Aldag steht mit beiden Beinen mehr in der Gegenwart und dem Vorschlag positiv gegenüber, die Reue auch in klingender Münze zu belegen: «Einfach irgendwohin Geld überweisen - das geht nicht. Es darf nicht nach Freikaufen aussehen. Ich bin für Vorschläge dankbar.» Ähnlich sieht es die lokale Konkurrenz von Gerolsteiner, die an Henn weiter festhält, die dem Rücktritt des ebenfalls geständigen Udo Bölts als Teilzeit-Teamchef allerdings zustimmte. «Bei uns gibt es auch solche Überlegungen, die Christian angestoßen hat», sagte Teamsprecher Jörg Grünefeld für seinen mit einer schweren Gastritis im Bett liegenden Manager Holczer. Henn hätte sich in der «Gegenwart und in der jüngsten Vergangenheit als Teamchef tadellos» verhalten. «Das ist für uns wichtiger, als was vor 12 Jahren passierte», sagte Grünefeld.

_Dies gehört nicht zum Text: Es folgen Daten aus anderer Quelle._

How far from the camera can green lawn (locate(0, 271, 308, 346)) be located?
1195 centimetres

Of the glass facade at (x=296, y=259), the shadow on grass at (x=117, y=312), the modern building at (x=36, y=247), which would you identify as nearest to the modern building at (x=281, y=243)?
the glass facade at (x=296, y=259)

Der nicht geständige Ansbacher Radprofi Jörg Jaksche steht bei seinem Team Tinkoff trotz interner Suspendierung auf Abruf bereit. «Wenn Renn-Veranstalter gegen seinen Start keinen Einspruch einlegen, kann er fahren. Für ProTour-Rennen bleibt er suspendiert, bis seine Verwicklungen im Doping-Fall Fuentes restlos geklärt ist», sagte Team-Besitzer und Brauerei-Multi Oleg Tinkoff.